Saturday, September 16, 2006

Yellow Taxi Tomatoes


The bees are slowing down. It’s cool in the mornings. Autumn is a comin’ in. The long range forecast says this will be a rainy winter – el Nino is coming back. If that happens, it will be a good thing, as we’ve had some pretty dry winters the past year or two. The bees may be fooled, but I’m not. We haven’t seen the last of the warm weather.

Yesterday, I got three more quart-sized pots of a winter tomato called Yellow Taxi. A week ago, I put in two tiny starts in the back yard where the beans never grew. They are looking robust but only about 8” tall. The new ones are 24” tall. The nursery was practically giving them away at $2.99. That’s because most gardeners think summer is over and it’s too late: tomatoes planted now will not have enough time to put down roots to withstand the colder weather. And they sure won’t have enough time to flower and develop fruit. But the word on the street is that Yellow Taxi is a winter tomato.

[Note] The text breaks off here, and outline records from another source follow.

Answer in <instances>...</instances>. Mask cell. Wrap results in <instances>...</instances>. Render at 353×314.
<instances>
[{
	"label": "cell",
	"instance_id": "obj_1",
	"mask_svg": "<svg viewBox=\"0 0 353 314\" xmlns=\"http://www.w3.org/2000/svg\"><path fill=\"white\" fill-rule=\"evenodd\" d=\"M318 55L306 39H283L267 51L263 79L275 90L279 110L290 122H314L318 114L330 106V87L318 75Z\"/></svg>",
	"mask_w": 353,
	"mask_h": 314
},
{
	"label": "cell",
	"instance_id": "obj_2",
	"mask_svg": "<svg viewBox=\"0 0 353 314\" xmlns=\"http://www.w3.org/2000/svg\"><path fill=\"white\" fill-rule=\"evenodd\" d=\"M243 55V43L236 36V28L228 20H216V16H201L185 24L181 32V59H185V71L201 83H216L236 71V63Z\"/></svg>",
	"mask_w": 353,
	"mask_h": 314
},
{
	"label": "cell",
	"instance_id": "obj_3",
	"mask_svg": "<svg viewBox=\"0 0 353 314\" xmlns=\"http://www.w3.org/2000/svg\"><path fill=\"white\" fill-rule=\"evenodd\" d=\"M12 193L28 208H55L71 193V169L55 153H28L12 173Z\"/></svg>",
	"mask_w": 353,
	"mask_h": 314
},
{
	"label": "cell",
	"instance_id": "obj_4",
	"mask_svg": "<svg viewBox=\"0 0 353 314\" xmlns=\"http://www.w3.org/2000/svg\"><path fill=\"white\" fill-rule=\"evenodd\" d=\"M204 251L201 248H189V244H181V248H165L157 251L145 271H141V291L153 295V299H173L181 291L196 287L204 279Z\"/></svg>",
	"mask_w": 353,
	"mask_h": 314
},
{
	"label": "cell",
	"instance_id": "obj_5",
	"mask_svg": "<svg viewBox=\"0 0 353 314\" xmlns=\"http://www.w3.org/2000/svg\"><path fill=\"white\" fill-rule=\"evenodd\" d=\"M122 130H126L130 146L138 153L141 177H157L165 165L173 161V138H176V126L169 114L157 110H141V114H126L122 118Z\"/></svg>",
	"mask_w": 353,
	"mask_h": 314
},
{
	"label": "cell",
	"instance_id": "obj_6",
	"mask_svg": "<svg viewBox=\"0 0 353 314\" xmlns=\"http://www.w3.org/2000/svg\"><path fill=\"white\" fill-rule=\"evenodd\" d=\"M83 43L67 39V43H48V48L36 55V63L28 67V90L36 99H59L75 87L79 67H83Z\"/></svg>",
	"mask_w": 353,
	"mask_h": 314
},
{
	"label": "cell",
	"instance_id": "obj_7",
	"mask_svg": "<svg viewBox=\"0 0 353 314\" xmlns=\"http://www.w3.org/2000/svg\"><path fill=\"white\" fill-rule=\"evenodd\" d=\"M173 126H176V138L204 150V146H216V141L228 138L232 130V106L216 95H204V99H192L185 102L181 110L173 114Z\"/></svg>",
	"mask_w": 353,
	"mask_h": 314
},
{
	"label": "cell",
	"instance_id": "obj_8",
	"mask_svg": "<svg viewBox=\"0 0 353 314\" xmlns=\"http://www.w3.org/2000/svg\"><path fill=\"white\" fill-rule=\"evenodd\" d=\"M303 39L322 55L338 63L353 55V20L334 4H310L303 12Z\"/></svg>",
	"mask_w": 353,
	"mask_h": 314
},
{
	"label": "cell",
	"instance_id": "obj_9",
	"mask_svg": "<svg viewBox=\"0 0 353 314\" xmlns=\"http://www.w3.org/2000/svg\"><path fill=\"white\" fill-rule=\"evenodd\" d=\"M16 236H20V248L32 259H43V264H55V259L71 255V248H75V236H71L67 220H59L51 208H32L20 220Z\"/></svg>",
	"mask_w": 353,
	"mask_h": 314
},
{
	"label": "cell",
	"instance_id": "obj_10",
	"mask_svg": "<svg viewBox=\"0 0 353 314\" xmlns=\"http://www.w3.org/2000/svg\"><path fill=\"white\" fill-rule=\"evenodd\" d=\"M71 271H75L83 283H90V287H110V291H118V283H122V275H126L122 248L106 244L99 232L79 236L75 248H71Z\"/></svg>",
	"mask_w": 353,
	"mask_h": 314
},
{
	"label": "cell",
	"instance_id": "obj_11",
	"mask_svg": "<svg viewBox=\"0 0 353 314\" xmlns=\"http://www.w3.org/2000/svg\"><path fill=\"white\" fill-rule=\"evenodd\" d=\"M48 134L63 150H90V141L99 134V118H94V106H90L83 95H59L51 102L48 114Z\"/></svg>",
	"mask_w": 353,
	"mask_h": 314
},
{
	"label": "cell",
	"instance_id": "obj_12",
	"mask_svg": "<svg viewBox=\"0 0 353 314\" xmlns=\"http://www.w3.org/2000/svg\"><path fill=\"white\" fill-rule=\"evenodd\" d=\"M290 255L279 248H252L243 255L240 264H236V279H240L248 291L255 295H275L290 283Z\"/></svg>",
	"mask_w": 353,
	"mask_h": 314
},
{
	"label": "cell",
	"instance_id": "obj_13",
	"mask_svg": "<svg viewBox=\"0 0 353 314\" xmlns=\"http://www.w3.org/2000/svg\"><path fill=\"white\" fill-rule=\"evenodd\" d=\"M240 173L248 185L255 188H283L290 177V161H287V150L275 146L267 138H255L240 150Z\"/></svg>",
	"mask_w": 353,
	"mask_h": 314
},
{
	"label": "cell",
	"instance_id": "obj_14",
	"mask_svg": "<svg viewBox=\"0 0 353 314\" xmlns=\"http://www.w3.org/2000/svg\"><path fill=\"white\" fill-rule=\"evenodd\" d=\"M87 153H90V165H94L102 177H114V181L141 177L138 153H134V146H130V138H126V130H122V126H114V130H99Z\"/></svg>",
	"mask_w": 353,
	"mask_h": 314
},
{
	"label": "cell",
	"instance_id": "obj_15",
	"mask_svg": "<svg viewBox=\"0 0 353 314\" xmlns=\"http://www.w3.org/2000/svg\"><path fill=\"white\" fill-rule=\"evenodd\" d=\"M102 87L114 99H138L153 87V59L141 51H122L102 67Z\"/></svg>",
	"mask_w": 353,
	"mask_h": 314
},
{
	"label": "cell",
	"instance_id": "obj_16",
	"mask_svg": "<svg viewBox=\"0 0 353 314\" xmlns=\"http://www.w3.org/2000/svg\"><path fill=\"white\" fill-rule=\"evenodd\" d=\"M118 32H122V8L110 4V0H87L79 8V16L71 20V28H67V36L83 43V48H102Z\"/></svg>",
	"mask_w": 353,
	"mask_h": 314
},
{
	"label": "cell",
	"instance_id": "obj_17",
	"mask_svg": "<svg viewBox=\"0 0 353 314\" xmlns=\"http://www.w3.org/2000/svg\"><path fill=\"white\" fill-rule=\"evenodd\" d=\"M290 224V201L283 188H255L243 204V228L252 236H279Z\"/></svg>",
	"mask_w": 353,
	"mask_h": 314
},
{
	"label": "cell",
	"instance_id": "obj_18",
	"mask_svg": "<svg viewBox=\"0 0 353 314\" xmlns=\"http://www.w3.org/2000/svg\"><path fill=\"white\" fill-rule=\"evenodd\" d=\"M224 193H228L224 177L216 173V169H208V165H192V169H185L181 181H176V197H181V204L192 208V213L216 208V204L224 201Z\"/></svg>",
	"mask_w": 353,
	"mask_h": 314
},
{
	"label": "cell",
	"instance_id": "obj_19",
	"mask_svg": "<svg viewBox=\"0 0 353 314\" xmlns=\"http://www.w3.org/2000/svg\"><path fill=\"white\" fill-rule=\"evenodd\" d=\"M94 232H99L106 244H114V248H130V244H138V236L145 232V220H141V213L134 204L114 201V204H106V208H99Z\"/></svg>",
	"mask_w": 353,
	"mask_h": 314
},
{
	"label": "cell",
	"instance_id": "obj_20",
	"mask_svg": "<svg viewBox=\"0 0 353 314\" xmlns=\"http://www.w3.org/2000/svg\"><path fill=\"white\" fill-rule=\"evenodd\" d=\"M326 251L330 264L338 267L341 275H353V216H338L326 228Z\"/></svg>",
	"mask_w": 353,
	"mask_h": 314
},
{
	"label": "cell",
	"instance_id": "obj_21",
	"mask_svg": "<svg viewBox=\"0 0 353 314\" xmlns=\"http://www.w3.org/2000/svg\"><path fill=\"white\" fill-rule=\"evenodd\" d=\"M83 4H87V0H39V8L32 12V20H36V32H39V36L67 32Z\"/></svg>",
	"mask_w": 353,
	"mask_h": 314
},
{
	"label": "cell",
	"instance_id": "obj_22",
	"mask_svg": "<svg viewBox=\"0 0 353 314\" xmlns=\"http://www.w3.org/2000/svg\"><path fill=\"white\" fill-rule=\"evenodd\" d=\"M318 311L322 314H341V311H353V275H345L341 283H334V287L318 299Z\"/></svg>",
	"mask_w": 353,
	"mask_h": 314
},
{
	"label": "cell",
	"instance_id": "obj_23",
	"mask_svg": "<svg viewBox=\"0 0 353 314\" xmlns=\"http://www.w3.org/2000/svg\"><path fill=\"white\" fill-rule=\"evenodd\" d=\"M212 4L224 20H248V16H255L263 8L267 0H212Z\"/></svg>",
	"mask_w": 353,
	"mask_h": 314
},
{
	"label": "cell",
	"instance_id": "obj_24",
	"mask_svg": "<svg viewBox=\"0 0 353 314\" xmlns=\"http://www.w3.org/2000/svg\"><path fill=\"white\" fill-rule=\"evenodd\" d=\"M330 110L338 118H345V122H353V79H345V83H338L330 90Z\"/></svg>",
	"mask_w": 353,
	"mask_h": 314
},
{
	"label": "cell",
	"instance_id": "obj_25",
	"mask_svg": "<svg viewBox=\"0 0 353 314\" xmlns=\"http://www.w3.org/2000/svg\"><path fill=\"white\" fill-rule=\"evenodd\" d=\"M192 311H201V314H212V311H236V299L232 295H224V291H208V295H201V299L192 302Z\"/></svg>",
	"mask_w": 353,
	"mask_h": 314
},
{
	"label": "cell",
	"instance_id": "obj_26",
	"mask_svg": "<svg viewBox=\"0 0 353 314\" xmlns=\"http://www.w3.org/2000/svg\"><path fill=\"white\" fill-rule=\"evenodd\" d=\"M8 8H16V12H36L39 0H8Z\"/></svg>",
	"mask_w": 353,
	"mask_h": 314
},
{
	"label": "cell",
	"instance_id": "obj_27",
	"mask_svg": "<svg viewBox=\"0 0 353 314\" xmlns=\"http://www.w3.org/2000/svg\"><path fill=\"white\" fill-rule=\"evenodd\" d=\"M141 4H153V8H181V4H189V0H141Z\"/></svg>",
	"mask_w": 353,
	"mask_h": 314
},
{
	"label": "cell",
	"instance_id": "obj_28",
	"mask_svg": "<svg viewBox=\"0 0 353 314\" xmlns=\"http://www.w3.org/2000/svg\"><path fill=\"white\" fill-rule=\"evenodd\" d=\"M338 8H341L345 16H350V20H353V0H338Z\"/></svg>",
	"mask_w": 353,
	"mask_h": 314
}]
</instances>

What, you ask, is a winter tomato? I think they are referring to the growth habit. As any fool knows, the two main types of tomatoes are bush and vine. Fancy horticultural talk uses the terms “determinate” and “indeterminate.”
• Determinate tomato plants flower and fruit on the ends of their branches and grow like a bush to a certain size (3-5 feet), set fruit, and then decline. Most of the early ripening tomato varieties are of the determinate type.

• Indeterminate plants flower and fruit along their stems and grow like vines until frost or disease kills them. Many of the standard-sized all summer tomatoes for home gardens are indeterminate type, and will need staking, trellis or cages to support them and keep the fruit away from the soil.

So, I’m thinking Yellow Taxi is an indeterminate plant that might weather the cool season provided it gets a month or so of warm weather to establish itself, and provided I give it stakes to sprawl over. We’ll see.